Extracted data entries
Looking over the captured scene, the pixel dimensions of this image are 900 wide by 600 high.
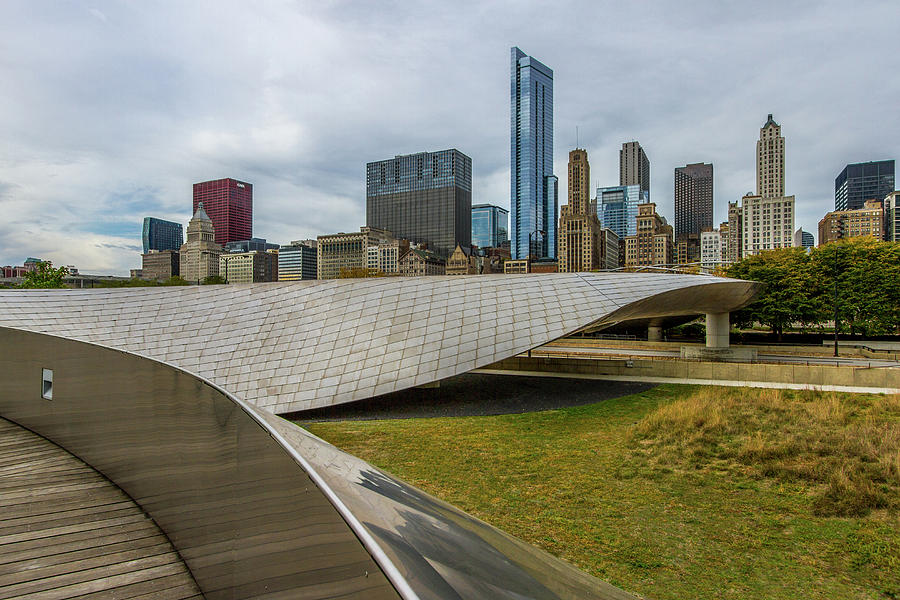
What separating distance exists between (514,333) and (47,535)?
13505 millimetres

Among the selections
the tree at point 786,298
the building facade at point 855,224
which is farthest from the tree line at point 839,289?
the building facade at point 855,224

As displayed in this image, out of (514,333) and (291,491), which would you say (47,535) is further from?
(514,333)

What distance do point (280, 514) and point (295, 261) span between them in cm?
19102

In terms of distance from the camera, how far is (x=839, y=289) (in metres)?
37.9

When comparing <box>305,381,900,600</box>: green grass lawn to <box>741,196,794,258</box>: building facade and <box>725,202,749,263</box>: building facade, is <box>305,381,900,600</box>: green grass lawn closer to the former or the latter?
<box>741,196,794,258</box>: building facade

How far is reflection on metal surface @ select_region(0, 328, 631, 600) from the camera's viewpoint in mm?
1725

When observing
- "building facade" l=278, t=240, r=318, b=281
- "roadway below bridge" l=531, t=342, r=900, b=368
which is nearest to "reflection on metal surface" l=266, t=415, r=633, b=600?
"roadway below bridge" l=531, t=342, r=900, b=368

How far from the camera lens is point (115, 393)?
446cm

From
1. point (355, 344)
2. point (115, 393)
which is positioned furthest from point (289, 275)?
point (115, 393)

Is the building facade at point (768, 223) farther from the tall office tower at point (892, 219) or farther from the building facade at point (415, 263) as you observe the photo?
the building facade at point (415, 263)

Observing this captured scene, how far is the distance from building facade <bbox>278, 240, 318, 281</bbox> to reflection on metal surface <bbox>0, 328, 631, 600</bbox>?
7264 inches

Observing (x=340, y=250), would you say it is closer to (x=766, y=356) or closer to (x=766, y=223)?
(x=766, y=223)

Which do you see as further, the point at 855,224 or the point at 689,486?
the point at 855,224

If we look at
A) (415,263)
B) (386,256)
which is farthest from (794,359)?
(386,256)
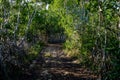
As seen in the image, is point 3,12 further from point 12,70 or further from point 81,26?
point 81,26

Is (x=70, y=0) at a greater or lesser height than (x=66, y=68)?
greater

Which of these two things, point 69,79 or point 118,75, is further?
point 69,79

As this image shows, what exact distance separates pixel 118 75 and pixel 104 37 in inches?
119

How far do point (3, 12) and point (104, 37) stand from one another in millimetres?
5540

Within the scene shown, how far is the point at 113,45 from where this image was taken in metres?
9.95

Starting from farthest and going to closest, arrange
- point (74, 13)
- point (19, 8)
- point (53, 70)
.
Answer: point (74, 13) < point (19, 8) < point (53, 70)

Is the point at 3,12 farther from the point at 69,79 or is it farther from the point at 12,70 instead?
the point at 69,79

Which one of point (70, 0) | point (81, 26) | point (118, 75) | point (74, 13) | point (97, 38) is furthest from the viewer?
point (70, 0)

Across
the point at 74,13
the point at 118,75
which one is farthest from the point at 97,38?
the point at 74,13

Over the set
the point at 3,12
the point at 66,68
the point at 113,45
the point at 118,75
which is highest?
the point at 3,12

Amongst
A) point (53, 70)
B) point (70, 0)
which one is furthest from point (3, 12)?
point (70, 0)

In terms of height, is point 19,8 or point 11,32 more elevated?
point 19,8

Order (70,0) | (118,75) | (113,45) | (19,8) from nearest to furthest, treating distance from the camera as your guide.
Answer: (118,75)
(113,45)
(19,8)
(70,0)

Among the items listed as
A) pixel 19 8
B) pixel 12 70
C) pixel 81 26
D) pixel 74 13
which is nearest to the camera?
pixel 12 70
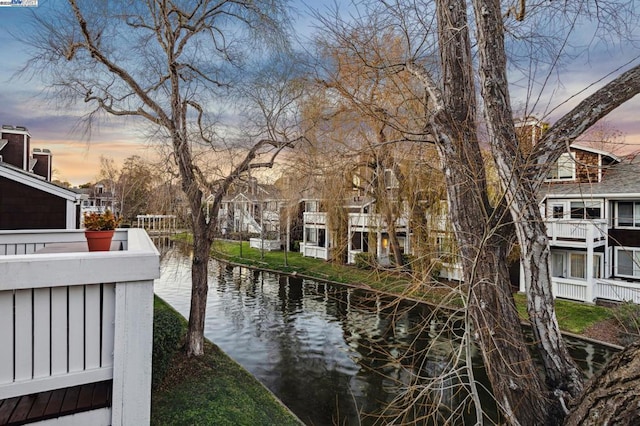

## Instructions for the task
Show every line of the items above that contains the word "roadway".

## Written solution
- "roadway below bridge" l=531, t=342, r=900, b=368
"roadway below bridge" l=531, t=342, r=900, b=368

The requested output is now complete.